Gioele è stato definito dai medici come un ragazzo autistico a medio/alto funzionamento. Questo vuol dire che può essere autonomo, che sviluppa il linguaggio verbale, che sa leggere e scrivere. E disegnare. Senza l’aiuto e l’impegno dei genitori per lui ben poche strade sarebbero aperte. Ne è nato un progetto
«La storia che vi raccontiamo è quella di una famiglia di cinque persone al cui interno c’è anche Gioele che ha 18 anni ed è un ragazzo con sindrome autistica. Nella famiglia di Gioele c’è Daniela, la mamma, 52 anni, Giuseppe, il padre, che di anni ne ha 56, Marta la primogenita, 22 anni, e il terzo figlio, Davide, 16 anni.

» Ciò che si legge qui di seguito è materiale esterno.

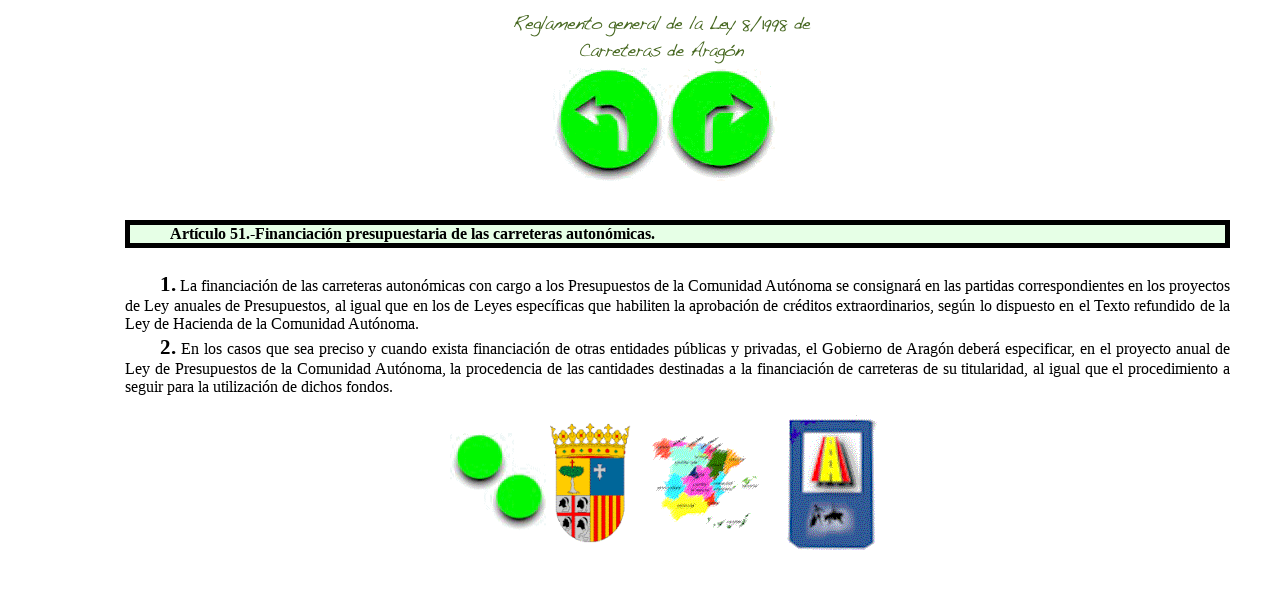

--- FILE ---
content_type: text/html
request_url: http://carreteros.org/ccaa/legislacion/carreteras/aragon/reglamento/articulos/articulo_51.htm
body_size: 2798
content:
<html>

<head>
<title>art�culo 51</title>
<link rel="stylesheet" href="../../../../../../formatos_nuevos/verdes/css/verdes.css" type="text/css">
</head>

<body>
<div align="right">

<table border="0" cellspacing="1">
  <tr>
    <td><img src="../../imagenes/reglamento_p.png" title="REGLAMENTO GENERAL DE LA LEY 8/98, de 17 de diciembre, DE CARRETERAS DE ARAGON" WIDTH="385" HEIGHT="58"></td>
  </tr>
</table>
</div><div align="center"><center>

<table border="0" cellpadding="0" cellspacing="0">
  <tr>
    <td><a href="articulo_50.htm"><img src="../../../../../../formatos_nuevos/verdes/imagenes/izquierda.gif" title="AL ARTICULO ANTERIOR" border="0" WIDTH="112" HEIGHT="115"></a></td>
    <td><a href="articulo_52.htm"><img src="../../../../../../formatos_nuevos/verdes/imagenes/derecha.gif" title="AL ARTICULO SIGUIENTE" border="0" WIDTH="112" HEIGHT="112"></a></td>
  </tr>
</table>
</center></div>

<h6>Art�culo 51.-Financiaci�n presupuestaria de las carreteras auton�micas. </h6>

<p><span class="segunda">1.</span> La financiaci�n de las carreteras auton�micas con
cargo a los Presupuestos de la Comunidad Aut�noma se consignar� en las partidas
correspondientes en los proyectos de Ley anuales de Presupuestos, al igual que en los de
Leyes espec�ficas que habiliten la aprobaci�n de cr�ditos extraordinarios, seg�n lo
dispuesto en el Texto refundido de la Ley de Hacienda de la Comunidad Aut�noma. </p>

<p><span class="segunda">2.</span> En los casos que sea preciso y cuando exista
financiaci�n de otras entidades p�blicas y privadas, el Gobierno de Arag�n deber�
especificar, en el proyecto anual de Ley de Presupuestos de la Comunidad Aut�noma, la
procedencia de las cantidades destinadas a la financiaci�n de carreteras de su
titularidad, al igual que el procedimiento a seguir para la utilizaci�n de dichos fondos.
</p>
<div align="center"><center>

<table border="0" cellpadding="0" cellspacing="0">
  <tr>
    <td><a href="../reglamento.htm"><img src="../../../../../../formatos_nuevos/verdes/puntos/dos.gif" title="A la p�gina inicial del REGLAMENTO DE CARRETERAS DE ARAGON" border="0" WIDTH="100" HEIGHT="100"></a></td>
    <td><a href="../../aragon.htm"><img src="../../../../../ccaa_img/escudos_p/aragon_p.gif" border="0" title="A la p�gina inicial de CARRETERAS DE ARAGON" width="81" height="120"></a></td>
    <td><a href="../../../ccaa.htm"><img src="../../../imagenes/mapa_p.gif" title="A la p�gina inicial de LEGISLACION DE CARRETERAS DE LAS COMUNIDADES AUTONOMAS" border="0" WIDTH="150" HEIGHT="101"></a></td>
    <td><a href="../../../../../../index.html"><img src="../../../../../../formatos_nuevos/verdes/imagenes/obras.gif" title="A la p�gina inicial de WWW.CARRETERAS.ORG" border="0" WIDTH="100" HEIGHT="143"></a></td>
  </tr>
</table>
</center></div>
</body>
</html>
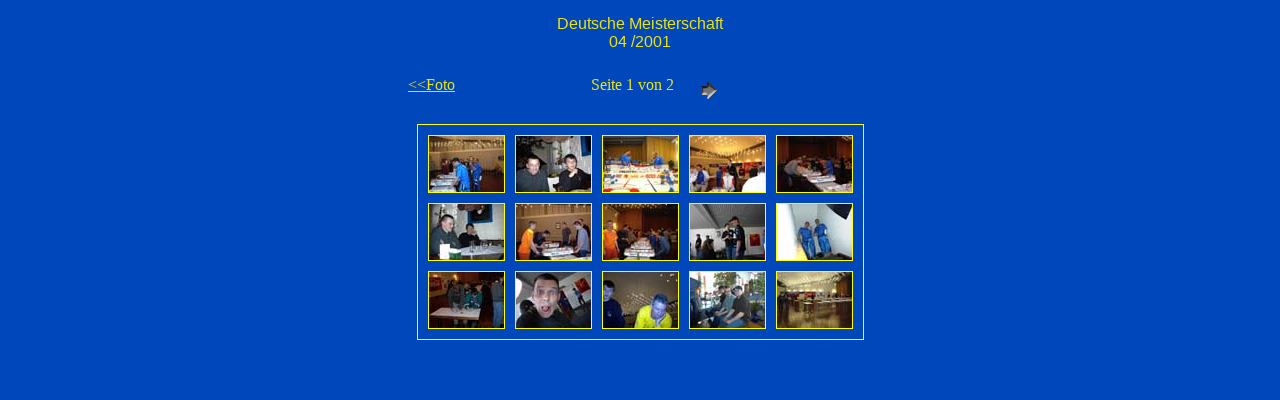

--- FILE ---
content_type: text/html
request_url: http://tablehockey-italia.org/DM-04-2001/index.htm
body_size: 3343
content:
<HTML>
	<HEAD>
		<TITLE>Adobe Web-Fotogalerie</TITLE>
		<META name="generator" content="Adobe Photoshop(R) 7.0 Web Photo Gallery">
		<META http-equiv="Content-Type" content="text/html; charset=iso-8859-1">
	</HEAD>

<BODY bgcolor="#0047BB"  text="#ECE410"  link="#ECE410"  vlink="#800080"  alink="#FF0000" >
<TABLE width="100%" border="0" cellpadding="5" cellspacing="2" bgcolor="#0047BB" >
  <TR> 
    <TD><div align="center"><FONT size="3"  face="Arial" >Deutsche Meisterschaft<br>
        04 /2001<BR>
        </FONT> </div></TD>
  </TR>
</TABLE>
<P><CENTER>
  <TABLE border="0" cellpadding="0" cellspacing="2" width="468">
    <!--DWLayoutTable-->
    <TR> 
      <TD width="77" height="30" valign="top"><a href="../Foto%20Center.htm">&lt;&lt;Foto</a></TD>
      <TD width="86">&nbsp;</TD>
      <TD width="115" align="center" valign="top">Seite 1 von 2</TD>
      <TD width="33" align="center" valign="top"><A href="index_2.htm" ><IMG src="images/next.gif" height="30" width="30" border="0" alt="Weiter"></A></TD>
      <TD width="144">&nbsp;</TD>
    </TR>
  </TABLE>
</CENTER></P>
<CENTER>
  <TABLE border=1 cellpadding=0 cellspacing=10 bordercolor="#FFFF00">
    <TR> 
      <TD align="center"> <A href="pages/DSC00002.htm"><IMG src="thumbnails/DSC00002.jpg" border="0" alt="DSC00002"></A>	
      </TD>
      <TD align="center"> <A href="pages/DSC00003.htm"><IMG src="thumbnails/DSC00003.jpg" border="0" alt="DSC00003"></A>	
      </TD>
      <TD align="center"> <A href="pages/DSC00004.htm"><IMG src="thumbnails/DSC00004.jpg" border="0" alt="DSC00004"></A>	
      </TD>
      <TD align="center"> <A href="pages/DSC00005.htm"><IMG src="thumbnails/DSC00005.jpg" border="0" alt="DSC00005"></A>	
      </TD>
      <TD align="center"> <A href="pages/DSC00006.htm"><IMG src="thumbnails/DSC00006.jpg" border="0" alt="DSC00006"></A>	
      </TD>
    </TR>
    <TR> 
      <TD align="center"> <A href="pages/DSC00007.htm"><IMG src="thumbnails/DSC00007.jpg" border="0" alt="DSC00007"></A>	
      </TD>
      <TD align="center"> <A href="pages/DSC00009.htm"><IMG src="thumbnails/DSC00009.jpg" border="0" alt="DSC00009"></A>	
      </TD>
      <TD align="center"> <A href="pages/DSC00011.htm"><IMG src="thumbnails/DSC00011.jpg" border="0" alt="DSC00011"></A>	
      </TD>
      <TD align="center"> <A href="pages/DSC00013.htm"><IMG src="thumbnails/DSC00013.jpg" border="0" alt="DSC00013"></A>	
      </TD>
      <TD align="center"> <A href="pages/DSC00014.htm"><IMG src="thumbnails/DSC00014.jpg" border="0" alt="DSC00014"></A>	
      </TD>
    </TR>
    <TR> 
      <TD align="center"> <A href="pages/DSC00015.htm"><IMG src="thumbnails/DSC00015.jpg" border="0" alt="DSC00015"></A>	
      </TD>
      <TD align="center"> <A href="pages/DSC00016.htm"><IMG src="thumbnails/DSC00016.jpg" border="0" alt="DSC00016"></A>	
      </TD>
      <TD align="center"> <A href="pages/DSC00017.htm"><IMG src="thumbnails/DSC00017.jpg" border="0" alt="DSC00017"></A>	
      </TD>
      <TD align="center"> <A href="pages/DSC00018.htm"><IMG src="thumbnails/DSC00018.jpg" border="0" alt="DSC00018"></A>	
      </TD>
      <TD align="center"> <A href="pages/DSC00020.htm"><IMG src="thumbnails/DSC00020.jpg" border="0" alt="DSC00020"></A>	
      </TD>
    </TR>
  </TABLE>
</CENTER>
</BODY>
</HTML>
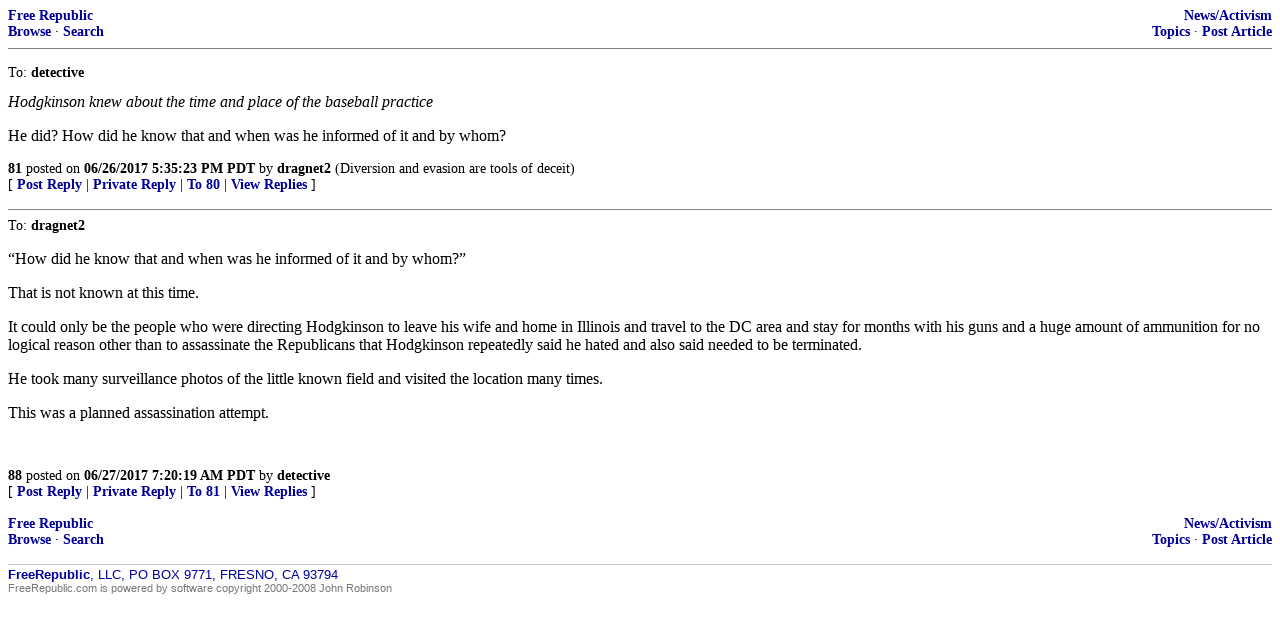

--- FILE ---
content_type: text/html; charset=utf-8
request_url: https://freerepublic.com/focus/f-news/3563276/replies?c=81
body_size: 1613
content:
<!doctype html>
<html lang="en"><head><meta charset="utf-8"><title>Replies</title>
<link rel="shortcut icon" href="/favicon.ico" type="image/x-icon">
<link rel="search" href="/focus/search" title="Search Free Republic">
<link rel="stylesheet" href="http://www.freerepublic.com/l/common.css" type="text/css">
<script type="text/javascript" src="http://www.freerepublic.com/l/common.js"></script>
<style>
DIV.a2 {
    font-size: 85%;
}
DIV.a2 A {
    text-decoration: none;
    font-weight: bold;
    color: black;
}
DIV.b2 {
    margin: .75em 0px;
}
DIV.n2 {
    font-size: 85%;
}
DIV.n2 A {
    text-decoration: none;
    font-weight: bold;
    color: #009;
}

</style>
</head>
<body alink="#000099" text="black" vlink="#336699" link="#e00040" bgcolor="white">
<div class="n2" style="margin-bottom: 0px">
<table width="100%" cellspacing="0" cellpadding="0" border="0">
<tr valign="bottom">
<td width="33%">
<a href="/home.htm">Free Republic</a><br />
<a href="/tag/*/index">Browse</a> &middot;
<a href="/focus/search">Search</a>
</td>

<td align="center" width="34%">
</td>
<td align="right" width="33%">
<a href="/tag/news-forum/index">News/Activism</a><br />
<a href="../topics">Topics</a> &middot;
<a href="../post">Post Article</a>
</td>
</tr>
</table>
</div>

<hr noshade="noshade" size="1" />
<p>
<a name="81"></a>
<div class="a2">To: <b>detective</b></div>
<div class="b2"><i>Hodgkinson knew about the time and place of the baseball practice</i><p> He did? How did he know that and when was he informed of it and by whom?<br clear="all"></div>
<div class="a2"><a href="posts?page=81#81">81</A> posted on <B>06/26/2017 5:35:23 PM PDT</B> by <a href="/~dragnet2/" title="Since 1998-11-14">dragnet2</a>
(Diversion and evasion are tools of deceit)
</div>
<DIV CLASS="n2">[
<A HREF="reply?c=81">Post Reply</A>
 | <A HREF="/perl/mail-compose?refid=3563276.81;reftype=comment">Private Reply</A>
 | <A HREF="posts?page=80#80">To 80</A>
 | <A HREF="replies?c=81">View Replies</A>
]</DIV>
<P><hr size="1" noshade="noshade">
<a name="88"></a>
<div class="a2">To: <b>dragnet2</b></div>
<div class="b2"><p>&#8220;How did he know that and when was he informed of it and by whom?&#8221;</p>
<p>That is not known at this time.</p>
<p>It could only be the people who were directing Hodgkinson to leave his wife and home in Illinois and travel to the DC area and stay for months with his guns and a huge amount of ammunition for no logical reason other than to assassinate the Republicans that Hodgkinson repeatedly said he hated and also said needed to be terminated.</p>
<p>He took many surveillance photos of the little known field and visited the location many times.</p>
<p>This was a planned assassination attempt.</p>
<br clear="all"></div>
<div class="a2"><a href="posts?page=88#88">88</A> posted on <B>06/27/2017 7:20:19 AM PDT</B> by <a href="/~detective/" title="Since 2002-10-11">detective</a>
</div>
<DIV CLASS="n2">[
<A HREF="reply?c=88">Post Reply</A>
 | <A HREF="/perl/mail-compose?refid=3563276.88;reftype=comment">Private Reply</A>
 | <A HREF="posts?page=81#81">To 81</A>
 | <A HREF="replies?c=88">View Replies</A>
]</DIV>
<P><p>
<div class="n2" style="margin-bottom: 0px">
<table width="100%" cellspacing="0" cellpadding="0" border="0">
<tr valign="bottom">
<td width="33%">
<a href="/home.htm">Free Republic</a><br />
<a href="/tag/*/index">Browse</a> &middot;
<a href="/focus/search">Search</a>
</td>

<td align="center" width="34%">
</td>
<td align="right" width="33%">
<a href="/tag/news-forum/index">News/Activism</a><br />
<a href="../topics">Topics</a> &middot;
<a href="../post">Post Article</a>
</td>
</tr>
</table>
</div>

<p><HR NOSHADE SIZE=1 COLOR="#CCCCCC" STYLE="display: none">
<DIV STYLE="font-size: 10pt; color: #009; font-family: Arial; border-top: 1px solid #CCC; padding-top: 2px">
<A HREF="/" STYLE="text-decoration: none; color: #009"><B>FreeRepublic</B></A>, LLC, PO BOX 9771, FRESNO, CA 93794
</DIV>
<DIV STYLE="font-size: 8pt; color: #777; font-family: Arial">
FreeRepublic.com is powered by software copyright 2000-2008 John Robinson
</DIV>

</body>
</html>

Gioele è stato definito dai medici come un ragazzo autistico a medio/alto funzionamento. Questo termine tecnico – con il quale qualsiasi famiglia al cui interno c’è un figlio autistico deve fare i conti per capire come strutturare la quotidianità – ha un significato preciso: vuol dire che il soggetto non presenta disturbi che gli impediscono di essere autonomo, di sviluppare il linguaggio verbale, di leggere e scrivere. Significa, inoltre, che non è presente disabilità intellettiva. Gioele frequenta il quarto anno dell’Istituto professionale Kandinsky, nel dipartimento di grafica, nel quartiere Gratosoglio, alla periferia sud di Milano.
Quando ci siamo incontrati, Daniela e Giuseppe – che si alterneranno nelle risposte – mi hanno istruita su come interagire con il figlio. È un fatto naturale per loro metterti in mano le chiavi di accesso per comunicare con lui. Per coloro che rientrano nello spettro autistico, l’interazione con il mondo esterno non segue le regole comuni. E se ti relazioni con il loro mondo devi saperlo, semplicemente. Altrimenti ti trovi di fronte un muro invalicabile.